Cost columns assume moderate retail volumes: 500 runs per night for (a), 2,000 real-time queries per day for (b), 20 peer-comparison runs per week for (c). The Token Cost Optimizer rescales any row to a different volume and vendor mix.

Reading the table

Three patterns repeat across the ten rows.

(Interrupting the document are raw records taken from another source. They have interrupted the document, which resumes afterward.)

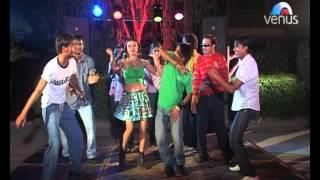 DJ Per Naach Karela (MP3 Jawani Baa - Bhojpuri Lokgeet - By Diwakar Dwivedi)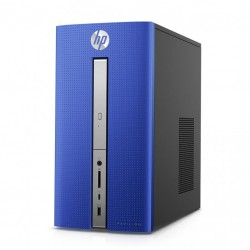 HP Pavilion 570-p051no AMD A10-9700 3.5GHz/8GB DDR4/128GB SSD PCIe +1TB HDD/HP Remarketed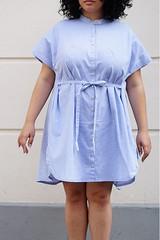 robe-chemise-leopoldine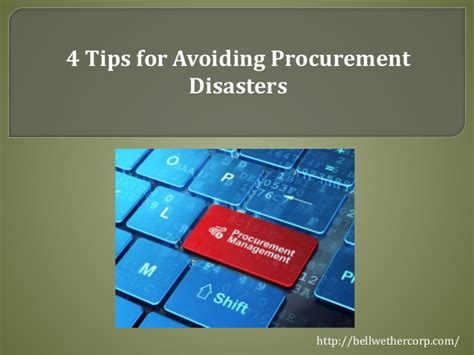 4 tips to avoiding a disaster haircut really ree 4 tips for avoiding procurement disasters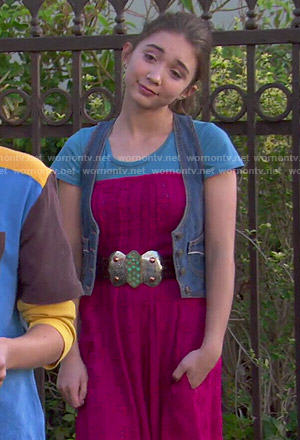 Riley's red strapless jumpsuit, blue tee and denim vest on Girl Meets World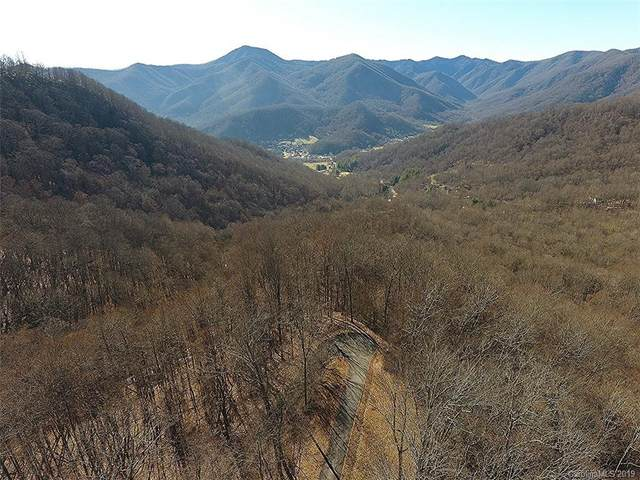 00 Covecrest Drive, Maggie Valley, NC 28751 (#3573175) :: Keller Williams Professionals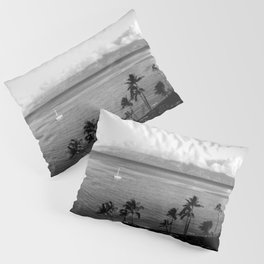 Panorama of Kaanapali Beach in Maui, Hawaii in Black and White - View of Lanai Pillow Sham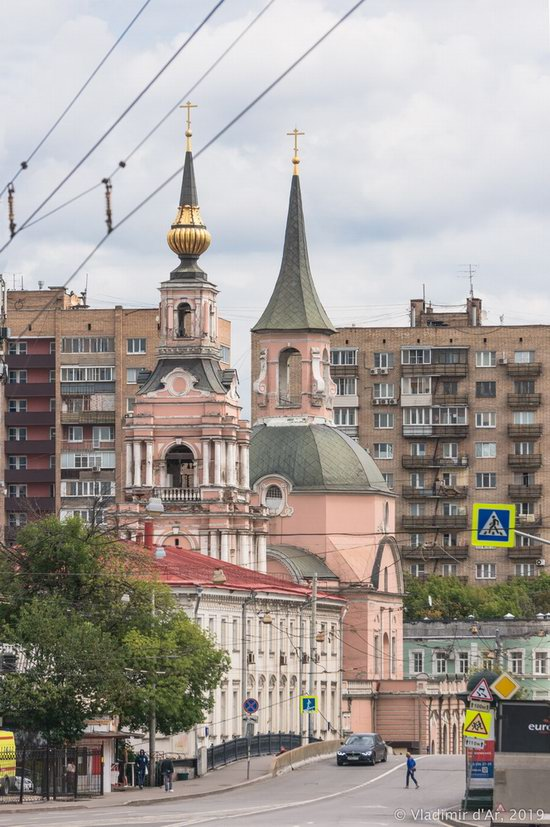 Peter and Paul Church, Moscow, Russia, photo 4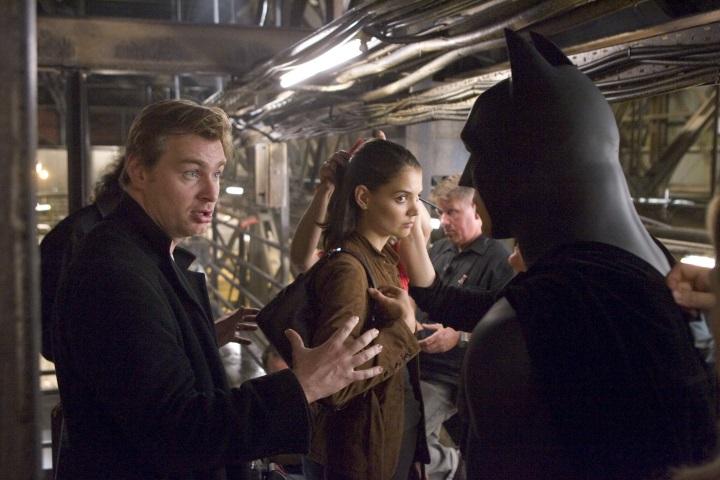 Revelan inédito detrás de cámaras de Batman Begins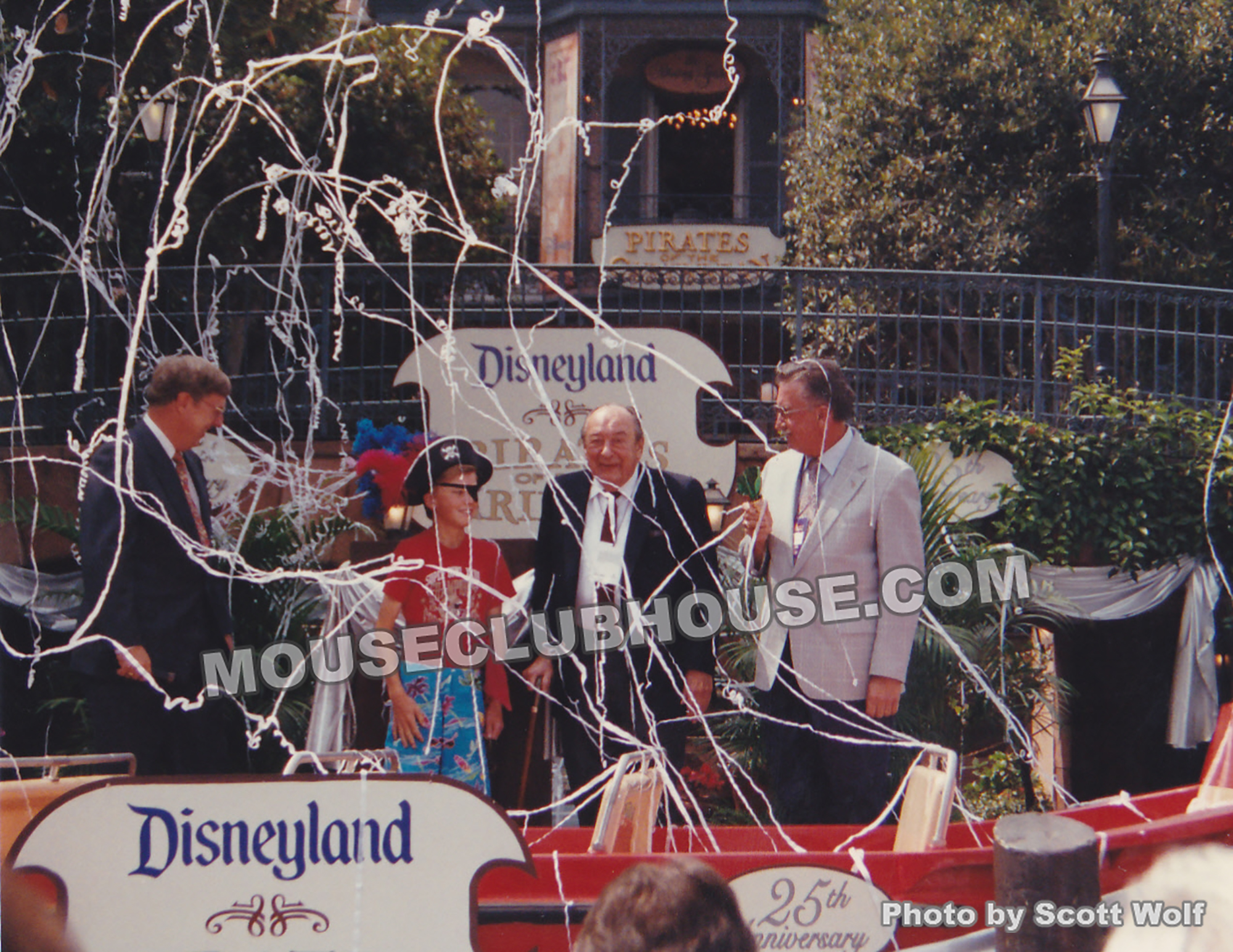 Pirates of the Caribbean contributors X Atencio and Marc Davis christen one of the boats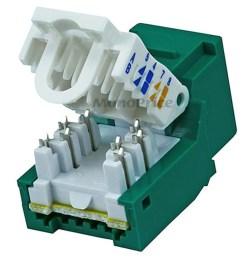 ideal rj45 wiring diagram ideal circuit breaker finder cat 6 wiring diagrams 568a vs 568b ideal [ 1200 x 900 Pixel ]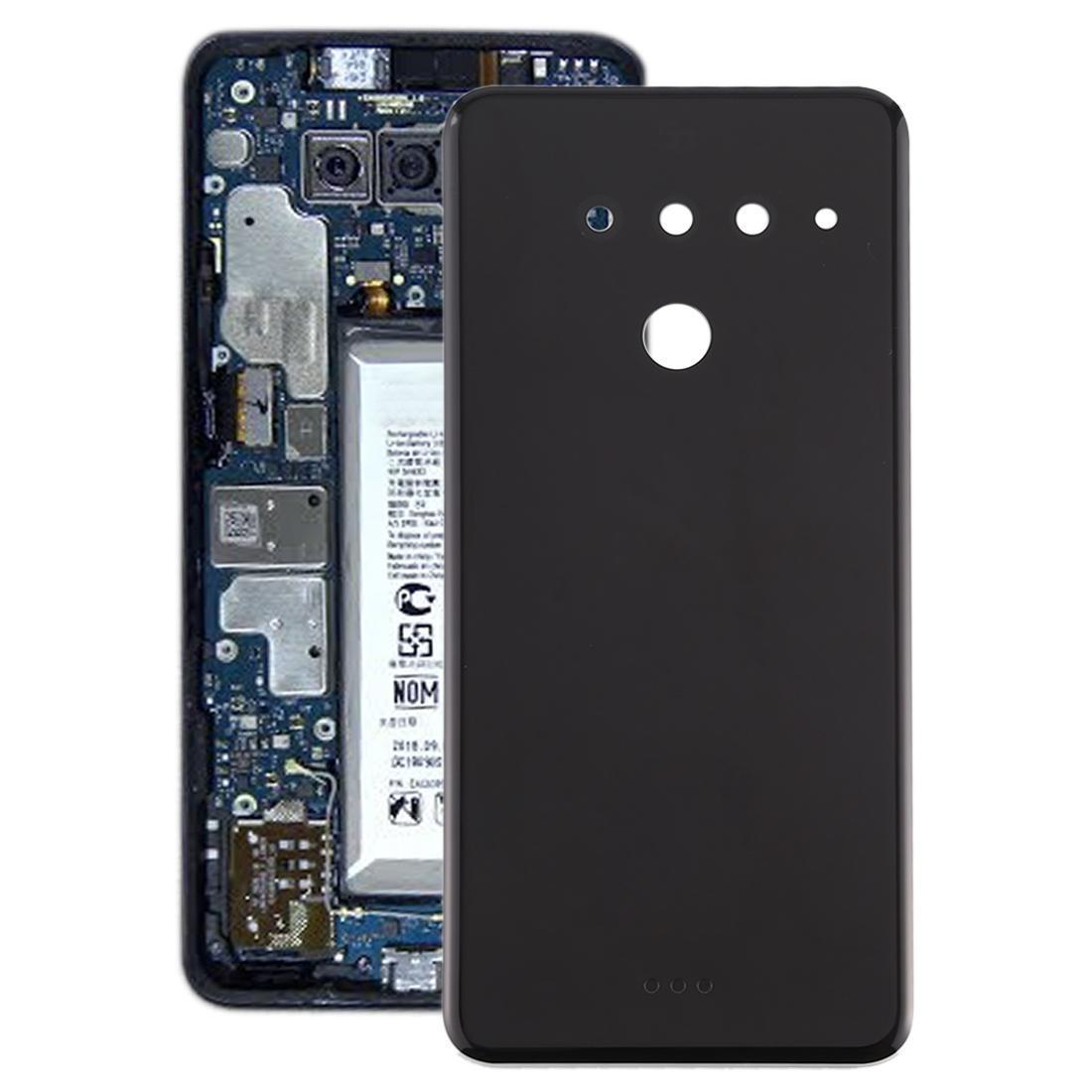 LG V50 THINQ 5G için Pil Arka Kapak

First, latency is the dominant filter. Scenario (b) forbids Opus-class because a 6-9 second P95 makes an earnings-reaction summariser unusable; scenario (a) admits Opus-class on cost but the scenario's overnight window removes the latency gate entirely. Second, output-token share matters more than input-token share at Opus-class pricing. Scenario (g)'s 300-token JSON output looks negligible against 35k input, but at Opus output rates the JSON is a quarter of the per-call cost. Third, the batch-mode 50 percent discount reshapes the decision for any workload with tolerance for a 24-hour delivery window; scenarios (a) and (e) both assume batch, which drops the Sonnet-class quote into Haiku-class real-time territory.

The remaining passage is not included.